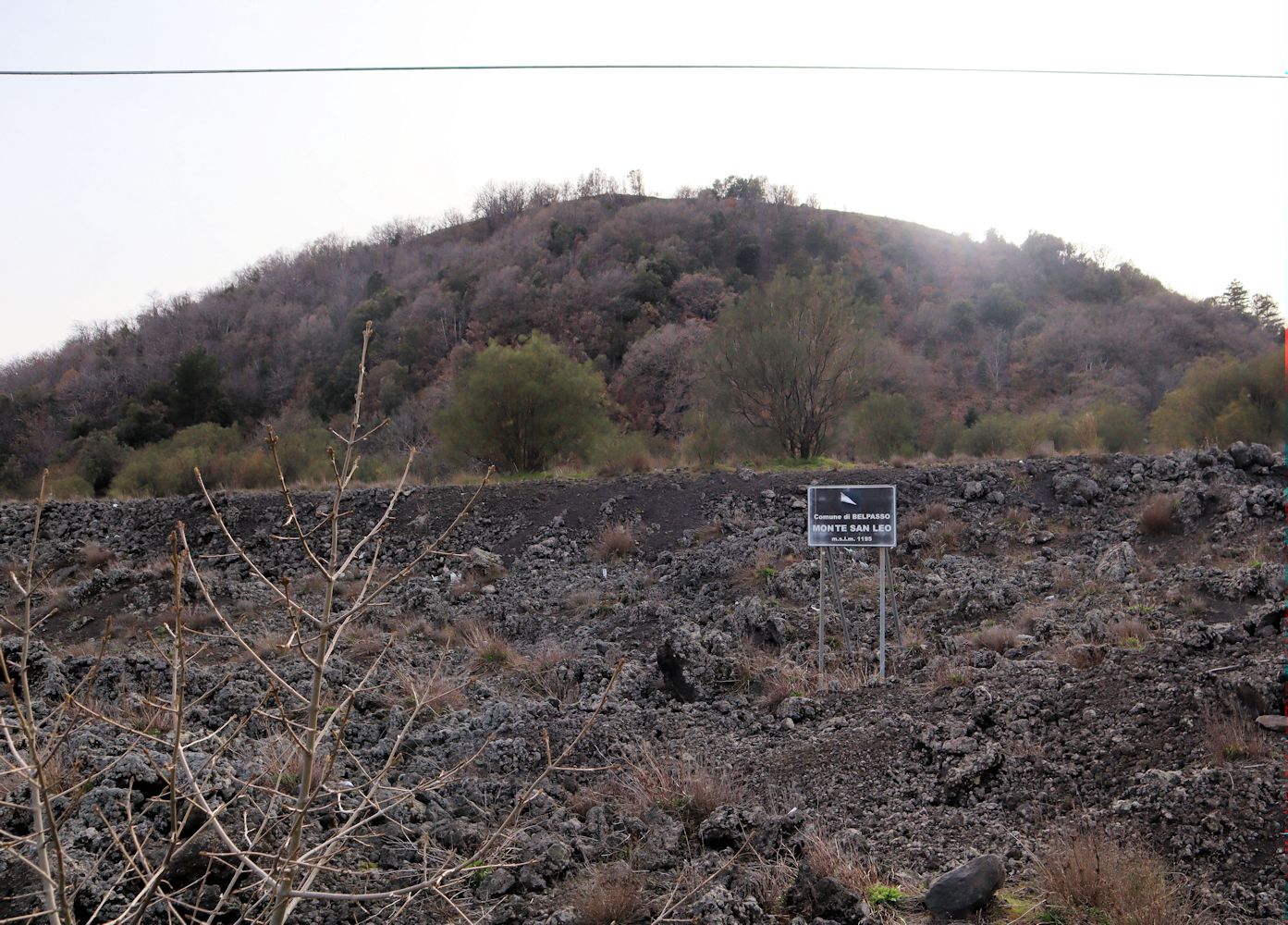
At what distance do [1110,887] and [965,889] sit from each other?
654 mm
==========
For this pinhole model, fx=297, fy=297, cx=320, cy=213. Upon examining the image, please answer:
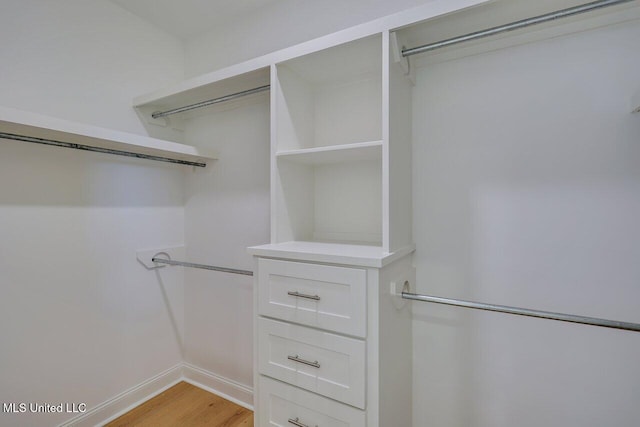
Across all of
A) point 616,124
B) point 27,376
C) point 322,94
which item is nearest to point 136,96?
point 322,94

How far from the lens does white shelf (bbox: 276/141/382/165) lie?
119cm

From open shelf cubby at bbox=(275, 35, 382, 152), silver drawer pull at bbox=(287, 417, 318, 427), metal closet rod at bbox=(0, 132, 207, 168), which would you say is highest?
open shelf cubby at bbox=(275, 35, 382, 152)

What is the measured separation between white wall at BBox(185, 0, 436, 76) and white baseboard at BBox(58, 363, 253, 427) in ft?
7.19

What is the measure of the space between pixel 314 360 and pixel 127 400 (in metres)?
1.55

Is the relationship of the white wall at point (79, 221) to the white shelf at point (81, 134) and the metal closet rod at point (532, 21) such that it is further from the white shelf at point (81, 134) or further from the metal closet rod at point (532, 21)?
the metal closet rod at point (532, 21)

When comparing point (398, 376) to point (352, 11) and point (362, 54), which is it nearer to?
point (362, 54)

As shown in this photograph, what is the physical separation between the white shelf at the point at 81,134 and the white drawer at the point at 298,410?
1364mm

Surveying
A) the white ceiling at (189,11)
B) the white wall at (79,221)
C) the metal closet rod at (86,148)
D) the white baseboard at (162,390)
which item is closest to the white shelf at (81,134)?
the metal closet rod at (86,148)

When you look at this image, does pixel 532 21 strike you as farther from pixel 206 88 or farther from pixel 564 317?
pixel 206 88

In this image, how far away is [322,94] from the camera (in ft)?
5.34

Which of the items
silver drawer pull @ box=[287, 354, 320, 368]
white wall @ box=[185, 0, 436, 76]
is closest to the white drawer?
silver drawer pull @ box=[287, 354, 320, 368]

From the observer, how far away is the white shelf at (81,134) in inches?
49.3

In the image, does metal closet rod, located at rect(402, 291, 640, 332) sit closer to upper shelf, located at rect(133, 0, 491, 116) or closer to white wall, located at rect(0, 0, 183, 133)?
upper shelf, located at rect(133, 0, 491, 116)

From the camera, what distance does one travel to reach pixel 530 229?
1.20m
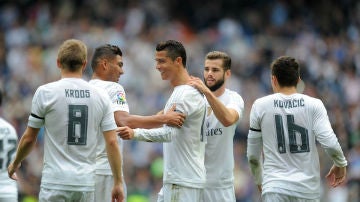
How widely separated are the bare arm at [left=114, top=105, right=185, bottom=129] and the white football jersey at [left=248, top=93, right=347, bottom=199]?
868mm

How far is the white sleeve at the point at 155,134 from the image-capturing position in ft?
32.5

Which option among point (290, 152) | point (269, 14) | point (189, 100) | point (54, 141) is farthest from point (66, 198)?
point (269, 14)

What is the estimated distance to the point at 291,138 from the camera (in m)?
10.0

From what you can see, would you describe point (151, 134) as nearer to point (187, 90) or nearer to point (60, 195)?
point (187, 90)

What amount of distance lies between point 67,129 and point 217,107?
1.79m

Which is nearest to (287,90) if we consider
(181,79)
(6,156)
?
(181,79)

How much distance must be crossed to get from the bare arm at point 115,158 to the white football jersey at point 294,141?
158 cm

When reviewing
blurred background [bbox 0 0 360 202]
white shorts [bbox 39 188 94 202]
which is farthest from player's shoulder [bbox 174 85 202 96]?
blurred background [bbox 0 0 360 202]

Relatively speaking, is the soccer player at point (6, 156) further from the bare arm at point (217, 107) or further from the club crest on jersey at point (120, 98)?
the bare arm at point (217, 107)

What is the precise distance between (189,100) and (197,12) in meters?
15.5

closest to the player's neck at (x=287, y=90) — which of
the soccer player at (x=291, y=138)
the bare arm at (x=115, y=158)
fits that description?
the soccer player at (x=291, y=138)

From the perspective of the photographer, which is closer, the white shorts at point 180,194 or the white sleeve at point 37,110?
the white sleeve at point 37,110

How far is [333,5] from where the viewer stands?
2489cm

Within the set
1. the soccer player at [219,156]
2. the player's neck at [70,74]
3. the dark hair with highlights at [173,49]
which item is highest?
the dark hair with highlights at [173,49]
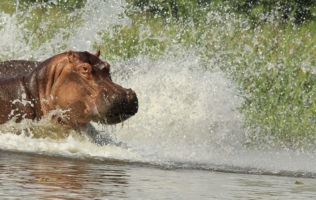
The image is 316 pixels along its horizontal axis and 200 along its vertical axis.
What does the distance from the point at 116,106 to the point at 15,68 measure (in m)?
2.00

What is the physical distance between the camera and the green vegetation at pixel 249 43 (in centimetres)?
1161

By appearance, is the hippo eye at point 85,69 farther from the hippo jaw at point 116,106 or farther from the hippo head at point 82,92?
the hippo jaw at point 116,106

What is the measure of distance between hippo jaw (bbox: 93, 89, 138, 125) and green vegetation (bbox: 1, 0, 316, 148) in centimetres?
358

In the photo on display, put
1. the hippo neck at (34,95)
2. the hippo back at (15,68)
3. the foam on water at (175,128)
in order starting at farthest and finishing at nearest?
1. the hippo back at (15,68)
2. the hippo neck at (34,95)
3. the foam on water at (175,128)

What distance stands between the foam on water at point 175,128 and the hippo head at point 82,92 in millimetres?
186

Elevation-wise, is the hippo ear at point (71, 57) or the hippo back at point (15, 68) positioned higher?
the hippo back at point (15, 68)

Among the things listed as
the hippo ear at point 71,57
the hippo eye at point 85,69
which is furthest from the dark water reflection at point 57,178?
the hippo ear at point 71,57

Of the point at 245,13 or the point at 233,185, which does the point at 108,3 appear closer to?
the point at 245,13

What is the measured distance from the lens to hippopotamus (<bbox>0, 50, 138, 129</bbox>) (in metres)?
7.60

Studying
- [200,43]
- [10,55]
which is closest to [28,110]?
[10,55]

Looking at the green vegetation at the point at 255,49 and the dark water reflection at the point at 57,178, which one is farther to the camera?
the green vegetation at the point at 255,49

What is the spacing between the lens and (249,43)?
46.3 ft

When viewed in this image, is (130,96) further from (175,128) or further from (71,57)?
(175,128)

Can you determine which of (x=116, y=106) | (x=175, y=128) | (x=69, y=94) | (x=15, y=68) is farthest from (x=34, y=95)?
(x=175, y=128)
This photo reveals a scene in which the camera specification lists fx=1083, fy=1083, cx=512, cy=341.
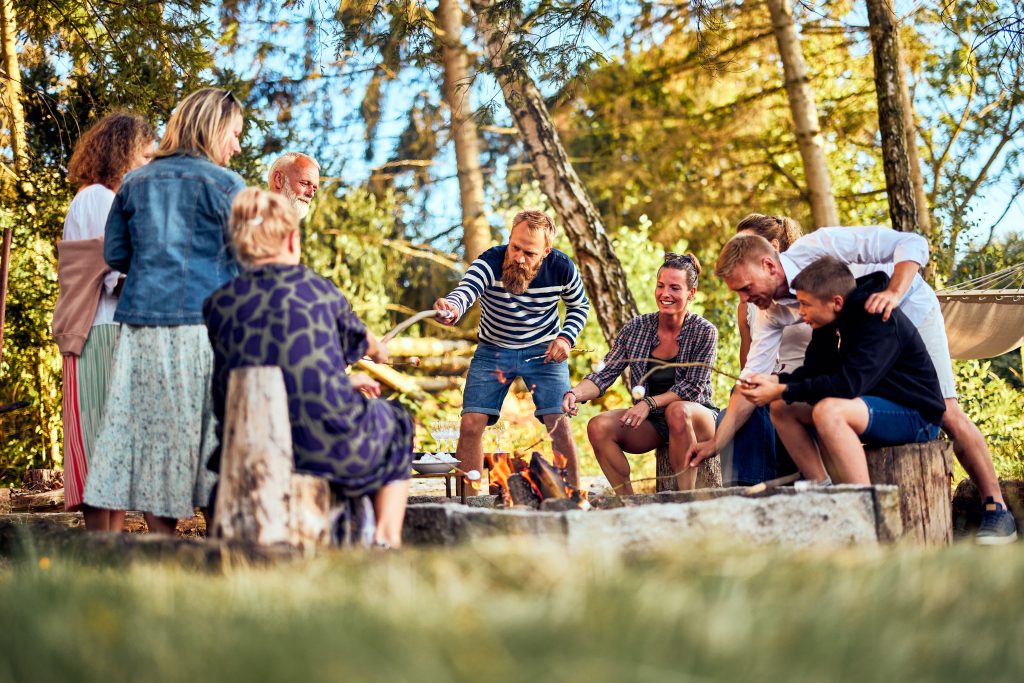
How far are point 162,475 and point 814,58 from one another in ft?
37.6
==========
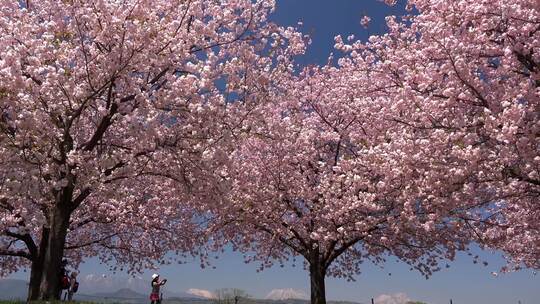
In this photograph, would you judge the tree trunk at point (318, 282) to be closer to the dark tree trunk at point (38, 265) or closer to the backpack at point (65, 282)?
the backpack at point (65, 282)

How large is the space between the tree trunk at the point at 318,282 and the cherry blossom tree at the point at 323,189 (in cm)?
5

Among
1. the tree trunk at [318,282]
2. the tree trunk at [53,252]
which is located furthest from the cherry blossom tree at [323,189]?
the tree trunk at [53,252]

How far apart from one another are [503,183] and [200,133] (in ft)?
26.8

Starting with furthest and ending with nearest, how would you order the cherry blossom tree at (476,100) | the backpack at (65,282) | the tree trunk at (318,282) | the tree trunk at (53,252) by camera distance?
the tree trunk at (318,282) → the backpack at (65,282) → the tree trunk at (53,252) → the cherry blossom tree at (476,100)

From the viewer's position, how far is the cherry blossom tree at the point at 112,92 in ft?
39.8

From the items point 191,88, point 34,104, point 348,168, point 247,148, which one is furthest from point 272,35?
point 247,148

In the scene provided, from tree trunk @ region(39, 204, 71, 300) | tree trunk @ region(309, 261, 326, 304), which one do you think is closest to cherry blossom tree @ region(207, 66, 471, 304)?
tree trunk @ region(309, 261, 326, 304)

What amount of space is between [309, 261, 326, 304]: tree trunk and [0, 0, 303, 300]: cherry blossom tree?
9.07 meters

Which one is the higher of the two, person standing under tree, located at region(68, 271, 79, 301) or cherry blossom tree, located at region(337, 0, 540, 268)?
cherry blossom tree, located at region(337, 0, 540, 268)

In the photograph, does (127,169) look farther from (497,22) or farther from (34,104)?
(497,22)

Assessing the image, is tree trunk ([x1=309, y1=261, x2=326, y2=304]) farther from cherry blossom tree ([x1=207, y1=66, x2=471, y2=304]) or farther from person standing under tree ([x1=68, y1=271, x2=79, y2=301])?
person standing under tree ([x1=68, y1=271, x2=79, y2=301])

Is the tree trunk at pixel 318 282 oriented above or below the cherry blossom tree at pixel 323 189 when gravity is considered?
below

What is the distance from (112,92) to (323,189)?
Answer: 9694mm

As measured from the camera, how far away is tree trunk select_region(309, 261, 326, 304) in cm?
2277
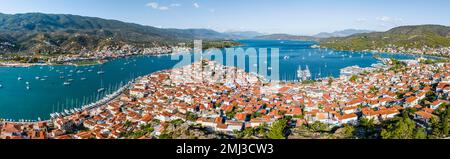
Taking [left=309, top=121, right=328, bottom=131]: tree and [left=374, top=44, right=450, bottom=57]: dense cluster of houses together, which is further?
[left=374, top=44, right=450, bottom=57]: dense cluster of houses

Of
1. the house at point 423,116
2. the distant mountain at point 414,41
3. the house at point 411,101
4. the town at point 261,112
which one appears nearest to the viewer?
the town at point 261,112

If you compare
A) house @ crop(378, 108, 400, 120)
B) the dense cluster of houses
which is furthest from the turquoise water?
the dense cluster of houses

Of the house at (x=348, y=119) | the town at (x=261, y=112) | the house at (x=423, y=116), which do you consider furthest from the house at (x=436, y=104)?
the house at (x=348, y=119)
==========
Description of the task »
From the material above, gather every line that contains the string "rect" and copy each such line in full. Uppercase and lowercase letters are distinct for this match.

Response to the exercise »
In the image, does metal closet rod, located at rect(402, 291, 640, 332) sit closer to upper shelf, located at rect(133, 0, 491, 116) or closer to white wall, located at rect(0, 0, 183, 133)?
upper shelf, located at rect(133, 0, 491, 116)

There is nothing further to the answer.